Discussions between the Duquesne Vegetarian & Vegan Committee and Parkhurst Dining yielded new meat-free options for this school year. New dishes include fettuccini with roasted mushrooms, Masoor Dal curried lentils and couscous salad with roasted vegetables.
Duquesne Dining provides options for students of both vegetarian and vegan dietary disciplines; vegetarian food just doesn’t contain any meat, while vegan diets cut out any food or drink that comes from an animal, including cheese and fried products cooked with animal fat. Although some of the vegetarian items served on-campus do contain dairy, dining staff can prepare meals vegan-friendly upon request.
The committee held its first meeting of the semester on Tuesday.
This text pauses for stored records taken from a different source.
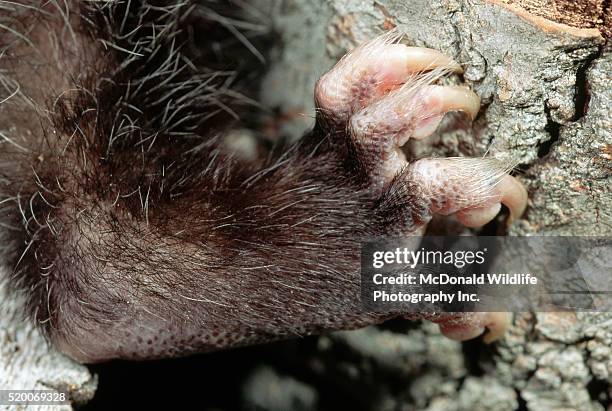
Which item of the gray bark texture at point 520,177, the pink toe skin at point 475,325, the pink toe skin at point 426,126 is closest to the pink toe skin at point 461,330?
the pink toe skin at point 475,325

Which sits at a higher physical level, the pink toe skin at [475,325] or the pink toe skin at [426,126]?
the pink toe skin at [426,126]

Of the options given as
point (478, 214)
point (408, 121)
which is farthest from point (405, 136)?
point (478, 214)

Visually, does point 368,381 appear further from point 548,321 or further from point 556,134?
point 556,134

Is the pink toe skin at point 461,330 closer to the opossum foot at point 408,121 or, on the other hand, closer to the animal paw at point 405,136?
the animal paw at point 405,136

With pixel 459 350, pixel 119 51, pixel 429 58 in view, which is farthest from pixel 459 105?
pixel 119 51

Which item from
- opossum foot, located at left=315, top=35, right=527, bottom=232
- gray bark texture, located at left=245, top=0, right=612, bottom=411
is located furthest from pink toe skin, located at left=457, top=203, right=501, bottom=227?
gray bark texture, located at left=245, top=0, right=612, bottom=411

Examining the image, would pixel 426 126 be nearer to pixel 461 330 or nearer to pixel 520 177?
pixel 520 177
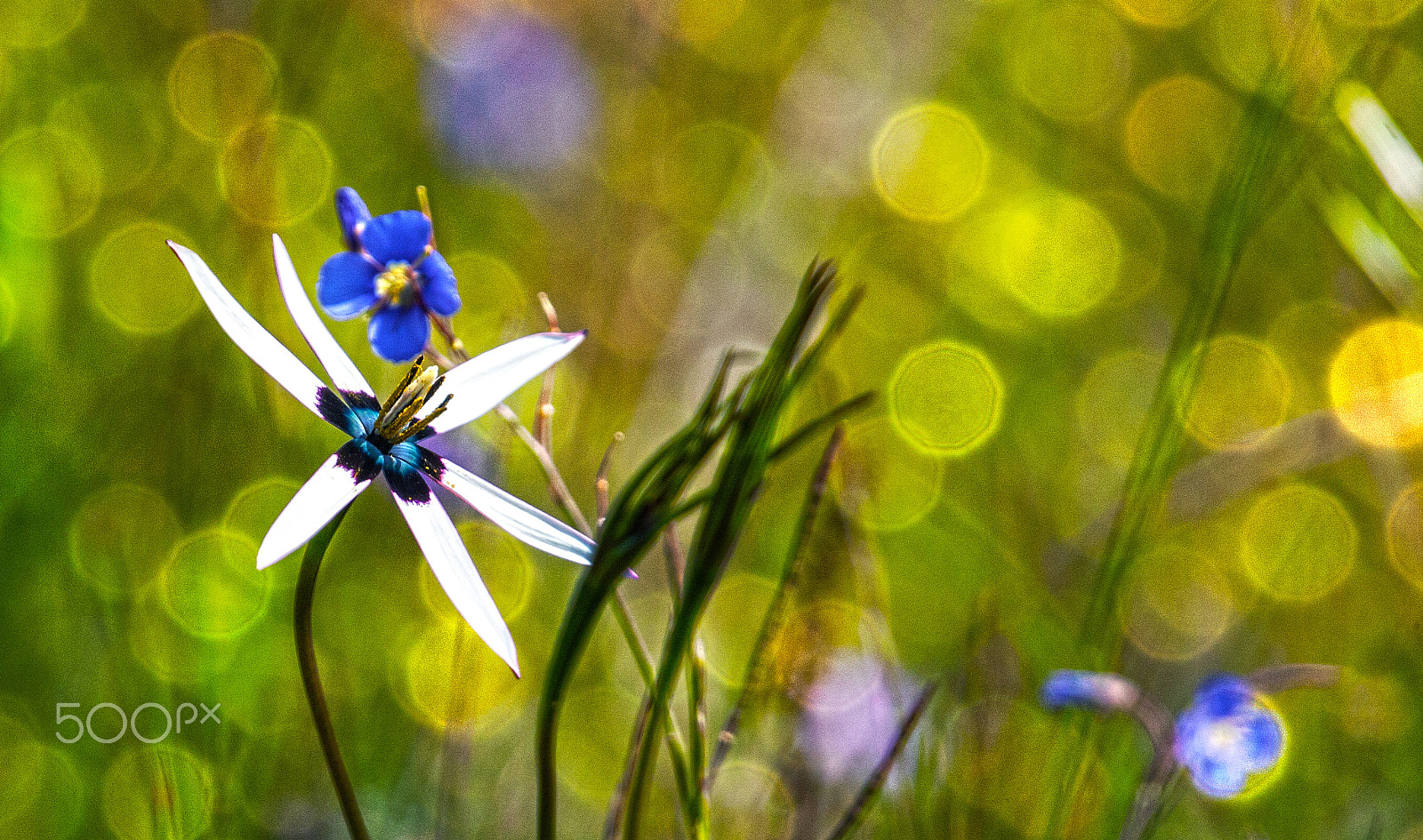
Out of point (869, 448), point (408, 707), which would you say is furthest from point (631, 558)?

The group works to create a dialogue between students and Parkhurst Dining in order to expand vegan and vegetarian offerings around campus. Members also discuss their experiences as a vegetarian or vegan off-campus, and recommend local vegan-friendly restaurants and food recipes.
One topic discussed was the upcoming changes to the V2 station at the Hogan Dining Center. This vegetarian food section of the Towers buffet will have different lunch and dinner entrées this year, and will now serve students on weekends.
Parkhurst staff stressed the importance of feedback in improving their selection for vegetarian and vegan students, and asked that they submit suggestions to add to the menu.
“Our Parkhurst chefs are always looking for new and enticing menu ideas and recipes that will excite and inspire our ever-growing vegetarian and vegan population,” said Alyssa Oldham, Marketing Manager for Duquesne University Dining Services.
The V2 station changes come at a time when meat-free diets are increasingly common on college campuses, and Duquesne dining staff said that they are noticing a rise in the number of students asking for more meat-free options at dinnertime.
“Our cooks and team members who work in V2 estimate that they are serving double the amount of vegans this year over last year,” Oldham said. “We have also observed that a large number of non-vegetarians will often choose entrees from our V2 section because they feel that these are more healthy choices for them.”
To make finding vegetarian dining easier, Duquesne Dining provides students with a vegetarian and vegan guide. The pamphlet, which can be found on Duquesne University Dining Services’ website, lays out which options are available at each campus restaurant, and also labels items as either vegetarian or strictly vegan.
Vegan freshman student Jessica Hinterberger is impressed with the options the university provides for students who do not eat meat.
“I can’t think of a single time where I had nothing to eat,” Hinterberger said.
“Peta2”, an extension of the animal advocacy group PETA which gears itself towards young adults, gave Duquesne an “A” on their “Vegan Report Card.”
Reasons Peta2 cited for the high grade included providing at least one vegan entrée at every meal, promoting vegan options, and partnering with students in order to distribute vegan food.
Peta2 uses surveys of universities and student feedback in order to evaluate how accessible the school’s dining plan is vegans. In 2013, the number of colleges which either received an “A” or a “B” was 189. That figure increased to 540 by the end of last year.
The next Vegetarian & Vegan Committee meeting will be held sometime in late October or early November. In the meantime, Parkhurst encourages students to send in their comments and suggestions on how to best accommodate students with particular dietary needs.